The study was done to find out if these deaths were coincidental or vaccine induced. It is known that when a very large number is vaccinated, coincidental adverse events including deaths due to sudden-infant-death-syndrome (SIDS) that are temporally associated with vaccination, do occur. It is said that the deaths associated with PV are in this category, associated temporally with immunisation but not related to vaccination or the vaccine used. Data on all deaths following immunisation reported to the government machinery from April 2012 to May 2016 was obtained under the Right to Information Act. Data on deaths within 72 hours of administering DPT and PV from different states were used for the study.
For the study, the authors assumed that all deaths within 72 hours of receiving DPT were natural deaths. Using this figure as the baseline, they presumed that any increase in the number of deaths above this baseline among children receiving PV must be caused by this vaccine. The data on DPT deaths from each state was noted only after PV had been introduced there and it was being phased in. This ensured that the deaths were all reported from the state, using the same surveillance system.
45 million infants received DPT vaccination and 25 million received PV. There were 217 deaths within 72 hours after DPT was administered and 237 following PV. There were 4.8 deaths per million vaccinated with DPT and 9.6 deaths per million vaccinated with PV. There were 4.7 additional deaths per million vaccinated with PV instead of DPT and this doubling of deaths was found to be statistically very significant.

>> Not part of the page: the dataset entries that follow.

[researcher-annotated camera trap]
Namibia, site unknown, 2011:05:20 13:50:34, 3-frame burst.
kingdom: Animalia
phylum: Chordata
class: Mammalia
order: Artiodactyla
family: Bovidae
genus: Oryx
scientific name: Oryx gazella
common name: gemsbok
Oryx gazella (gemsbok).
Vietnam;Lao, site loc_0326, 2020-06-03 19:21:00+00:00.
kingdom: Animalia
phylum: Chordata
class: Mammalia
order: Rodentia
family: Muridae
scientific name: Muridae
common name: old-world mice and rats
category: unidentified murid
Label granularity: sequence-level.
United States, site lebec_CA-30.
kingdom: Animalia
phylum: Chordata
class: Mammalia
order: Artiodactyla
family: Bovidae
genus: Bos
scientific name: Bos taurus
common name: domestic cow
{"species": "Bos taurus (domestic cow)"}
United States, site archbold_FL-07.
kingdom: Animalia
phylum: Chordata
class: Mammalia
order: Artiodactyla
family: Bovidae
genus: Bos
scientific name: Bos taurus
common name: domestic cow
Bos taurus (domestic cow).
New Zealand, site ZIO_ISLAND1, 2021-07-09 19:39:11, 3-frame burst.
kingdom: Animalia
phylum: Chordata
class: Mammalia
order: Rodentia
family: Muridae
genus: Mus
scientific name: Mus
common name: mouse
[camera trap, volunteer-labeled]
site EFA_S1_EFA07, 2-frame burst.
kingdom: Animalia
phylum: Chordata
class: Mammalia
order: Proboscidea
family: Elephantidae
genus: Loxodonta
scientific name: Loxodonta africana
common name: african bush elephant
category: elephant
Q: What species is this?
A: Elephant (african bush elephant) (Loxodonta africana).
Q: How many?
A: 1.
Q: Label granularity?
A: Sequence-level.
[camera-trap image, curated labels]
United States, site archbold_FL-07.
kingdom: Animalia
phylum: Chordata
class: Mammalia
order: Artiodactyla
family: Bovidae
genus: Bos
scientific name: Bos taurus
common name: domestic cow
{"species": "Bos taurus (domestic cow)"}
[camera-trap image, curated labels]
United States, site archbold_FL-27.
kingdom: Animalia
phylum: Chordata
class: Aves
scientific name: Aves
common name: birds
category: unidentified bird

Extrapolating the data, the authors have estimated that vaccination of 26 million children each year in India would result in 122 additional deaths within 72 hours, due to the switch from DPT to PV.
“There is likely to be 7,020 to 8,190 deaths from PV each year if data from states with the better reporting namely Manipur and Chandigarh are projected nationwide,” the report claims.
The authors note that while the study looks at the short-term increase in deaths (within three days of vaccination), not all AEFI deaths occur within 72 hours and the calculations underestimate the total deaths from AEFI.
The Cochrane Collaboration is an independent organisation, which evaluated the medical interventions. It found that PV produces less immunity and more local reactions than when they were administered separately. Therefore this combination vaccine is not used in the United States, where there has not been any serious adverse events with these vaccines given separately.
For developing countries too, it can be argued that the same benefit against lethal diseases can be achieved if the vaccines DPT, Hib and hepatitis B are given separately as it is done in the US, and it may be safer.
In the spirit of open-data, all the figures used in the analysis have been provided online for verification by experts. “These findings of differential death rates between DPT and PV from a very large cohort do call for further rigorous prospective population-based investigations,” the study concludes.